For over three years, we have been inundated with a dysfunctional family who, at their very core, had a little one who held them together. Caylee, the child who was missing for 31 days before her mother reported it, has become the poster child for a family gone broke. It would be a better legacy if she became a symbol for a call to action for families everywhere.
I appreciate hope and I am a major proponent of it. It is a necessary ingredient in most of life's difficult situations. I am also a believer in seeing things for what they are versus what we want them to be. Herein lies one of the biggest problems I see for parents of adult children: They refuse to see the truth about their children.
Being honest about an adult child's weaknesses does not mean parents have the license to be critical or that one is giving up on them. It simply allows parents to see them truthfully so that expectations can be adjusted and relationship issues can be handled with greater awareness. By being a student of one's adult child, one will need to remove the weight of guilt and responsibility felt, even though the adult child may have picked up some of their bad habits from their parents.
Clarity about an adult child's dysfunction, personality disorders, addictions, and other various shortcomings will make parenting them more effective. Parents need to seek out professional assistance if their adult child is making irresponsible choices. It is important to refrain from criticism, judgment, name calling, and character assassination when dealing with adult children. Their children can walk away from them at any point in time, never to be heard from again, if they fail to be respectful. Speaking with honor to someone does not mean you agree with them or support their choices; it is simply saying they will be treated with human dignity.

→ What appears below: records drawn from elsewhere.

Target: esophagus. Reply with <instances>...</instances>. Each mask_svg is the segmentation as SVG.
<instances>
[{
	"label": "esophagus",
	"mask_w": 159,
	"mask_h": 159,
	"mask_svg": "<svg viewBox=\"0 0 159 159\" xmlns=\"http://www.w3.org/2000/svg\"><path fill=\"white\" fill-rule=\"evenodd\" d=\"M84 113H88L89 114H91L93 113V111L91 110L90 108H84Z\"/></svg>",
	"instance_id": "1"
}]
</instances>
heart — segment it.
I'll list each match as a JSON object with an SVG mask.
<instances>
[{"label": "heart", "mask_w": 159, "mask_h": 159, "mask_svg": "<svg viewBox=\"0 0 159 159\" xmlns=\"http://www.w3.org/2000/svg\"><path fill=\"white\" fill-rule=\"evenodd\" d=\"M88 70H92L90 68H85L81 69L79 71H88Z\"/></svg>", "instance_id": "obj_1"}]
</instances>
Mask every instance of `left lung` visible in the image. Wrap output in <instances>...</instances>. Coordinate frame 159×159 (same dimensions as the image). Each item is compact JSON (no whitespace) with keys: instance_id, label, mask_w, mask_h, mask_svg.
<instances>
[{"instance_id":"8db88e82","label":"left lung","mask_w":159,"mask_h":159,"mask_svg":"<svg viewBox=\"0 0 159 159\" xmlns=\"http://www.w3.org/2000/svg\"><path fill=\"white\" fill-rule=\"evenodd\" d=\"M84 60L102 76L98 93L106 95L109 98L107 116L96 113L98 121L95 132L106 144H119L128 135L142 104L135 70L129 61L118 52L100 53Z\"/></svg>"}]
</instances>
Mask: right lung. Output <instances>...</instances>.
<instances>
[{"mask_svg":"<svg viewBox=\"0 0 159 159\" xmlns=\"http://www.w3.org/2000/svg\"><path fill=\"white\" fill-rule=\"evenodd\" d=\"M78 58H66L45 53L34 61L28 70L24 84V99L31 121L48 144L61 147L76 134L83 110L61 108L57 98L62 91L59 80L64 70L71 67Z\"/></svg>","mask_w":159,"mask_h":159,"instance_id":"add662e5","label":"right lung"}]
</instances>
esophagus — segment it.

This says volumes about the integrity of the parents, which when all is said and done, is all you have control over anyway.
Cindy Anthony has not only lost a granddaughter, but she has lost a daughter as well. Regardless of how the trial turns out, her family will never be the same. Let us allow her pain to be a reminder to all of us that family relationships cannot be taken for granted and we must work on them our entire lives. May we see what really is, be the best of who we are as often as possible, and learn from others who walk before us.